This is a very clear passage on the mercy Jesus extends to one who repents as well as an illustration of Jesus' disdain for the Pharisee. In this passage, we see the Pharisees bring in this woman. From the passage, we see the woman had been taken in the very act of adultery. How did this happen? Had the Pharisees been minding their own business, how would they have discovered her sin. Yes, adultery is a sin. Many believe the Pharisees actually arranged the adultery, thus making them as guilty as she was. When they brought her in and presented her to Jesus, they tempted Jesus by reminding him of the Law of Moses. Specifically how the Law of Moses commanded that someone who was guilty of adultery should be stoned. Jesus showed the woman grace and mercy. Jesus also stooped and wrote on the ground. We can only speculate as to what Jesus wrote. Some speculate that Jesus listed some of the sins of the Pharisees. Some speculate that Jesus actually listed the names of the ones who were guilty of committing adultery with this woman. Regardless, the Pharisees left and Jesus was there with the woman. In the conclusion of this passage, Jesus instructs this woman to "sin no more." What was Jesus instructing her to do? Jesus didn't really expect her to never sin again did He? That's not what sin no more means, or is it?

RECORDS SUPPLIED ::
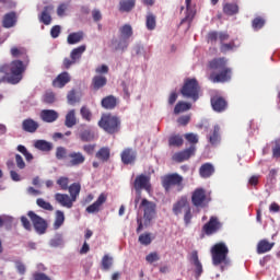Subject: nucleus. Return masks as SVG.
Segmentation results:
<instances>
[{
  "label": "nucleus",
  "mask_w": 280,
  "mask_h": 280,
  "mask_svg": "<svg viewBox=\"0 0 280 280\" xmlns=\"http://www.w3.org/2000/svg\"><path fill=\"white\" fill-rule=\"evenodd\" d=\"M38 122L32 118L24 119L22 122V129L24 132L34 133L36 130H38Z\"/></svg>",
  "instance_id": "obj_27"
},
{
  "label": "nucleus",
  "mask_w": 280,
  "mask_h": 280,
  "mask_svg": "<svg viewBox=\"0 0 280 280\" xmlns=\"http://www.w3.org/2000/svg\"><path fill=\"white\" fill-rule=\"evenodd\" d=\"M145 27L149 32L156 30V15L148 13L145 18Z\"/></svg>",
  "instance_id": "obj_41"
},
{
  "label": "nucleus",
  "mask_w": 280,
  "mask_h": 280,
  "mask_svg": "<svg viewBox=\"0 0 280 280\" xmlns=\"http://www.w3.org/2000/svg\"><path fill=\"white\" fill-rule=\"evenodd\" d=\"M18 152H21V154H23V156H25L26 161L34 160V155H32V153H30V151H27V148H25V145L19 144Z\"/></svg>",
  "instance_id": "obj_53"
},
{
  "label": "nucleus",
  "mask_w": 280,
  "mask_h": 280,
  "mask_svg": "<svg viewBox=\"0 0 280 280\" xmlns=\"http://www.w3.org/2000/svg\"><path fill=\"white\" fill-rule=\"evenodd\" d=\"M108 84V79L102 74H96L92 78L91 89L92 91H100V89H104Z\"/></svg>",
  "instance_id": "obj_20"
},
{
  "label": "nucleus",
  "mask_w": 280,
  "mask_h": 280,
  "mask_svg": "<svg viewBox=\"0 0 280 280\" xmlns=\"http://www.w3.org/2000/svg\"><path fill=\"white\" fill-rule=\"evenodd\" d=\"M34 145L36 150H40V152H51V150H54V143L47 140H37Z\"/></svg>",
  "instance_id": "obj_34"
},
{
  "label": "nucleus",
  "mask_w": 280,
  "mask_h": 280,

EXERCISE INSTRUCTIONS ::
1) Please copy the whole listing that follows the passage on the woman taken in adultery, line for line, leaving out the pictures.
2) Write the next part of the passage on the woman taken in adultery, picking up after its final sentence.

EXERCISE ANSWERS ::
1)
Subject: nucleus. Return masks as SVG.
Segmentation results:
<instances>
[{
  "label": "nucleus",
  "mask_w": 280,
  "mask_h": 280,
  "mask_svg": "<svg viewBox=\"0 0 280 280\" xmlns=\"http://www.w3.org/2000/svg\"><path fill=\"white\" fill-rule=\"evenodd\" d=\"M38 122L32 118L24 119L22 122V129L24 132L34 133L36 130H38Z\"/></svg>",
  "instance_id": "obj_27"
},
{
  "label": "nucleus",
  "mask_w": 280,
  "mask_h": 280,
  "mask_svg": "<svg viewBox=\"0 0 280 280\" xmlns=\"http://www.w3.org/2000/svg\"><path fill=\"white\" fill-rule=\"evenodd\" d=\"M145 27L149 32L156 30V15L148 13L145 18Z\"/></svg>",
  "instance_id": "obj_41"
},
{
  "label": "nucleus",
  "mask_w": 280,
  "mask_h": 280,
  "mask_svg": "<svg viewBox=\"0 0 280 280\" xmlns=\"http://www.w3.org/2000/svg\"><path fill=\"white\" fill-rule=\"evenodd\" d=\"M18 152H21V154H23V156H25L26 161L34 160V155H32V153H30V151H27V148H25V145L19 144Z\"/></svg>",
  "instance_id": "obj_53"
},
{
  "label": "nucleus",
  "mask_w": 280,
  "mask_h": 280,
  "mask_svg": "<svg viewBox=\"0 0 280 280\" xmlns=\"http://www.w3.org/2000/svg\"><path fill=\"white\" fill-rule=\"evenodd\" d=\"M108 84V79L102 74H96L92 78L91 89L92 91H100V89H104Z\"/></svg>",
  "instance_id": "obj_20"
},
{
  "label": "nucleus",
  "mask_w": 280,
  "mask_h": 280,
  "mask_svg": "<svg viewBox=\"0 0 280 280\" xmlns=\"http://www.w3.org/2000/svg\"><path fill=\"white\" fill-rule=\"evenodd\" d=\"M34 145L36 150H40V152H51V150H54V143L47 140H37Z\"/></svg>",
  "instance_id": "obj_34"
},
{
  "label": "nucleus",
  "mask_w": 280,
  "mask_h": 280,

2)
First, let's look at the reasons people believe we will all sin in the future. They look at verses such as the following:
Romans 3:23 For all have sinned, and come short of the glory of God;
Romans 5:12 Wherefore, as by one man sin entered into the world, and death by sin; and so death passed upon all men, for that all have sinned:
1 John 1:8 If we say that we have no sin, we deceive ourselves, and the truth is not in us.
Notice how, in each of these verses, the sin is a past-tense event. There is nothing in any of these verses which indicate a future of sin. These verses all point to the present or to the past. To claim that these verses prove that everyone will sin in the future is a laughable application of Scripture. Actually, it is a quite sad application of Scripture as it proves a lack of Biblical understanding. It also illustrates the compromiser's attempt to comfort their own flesh.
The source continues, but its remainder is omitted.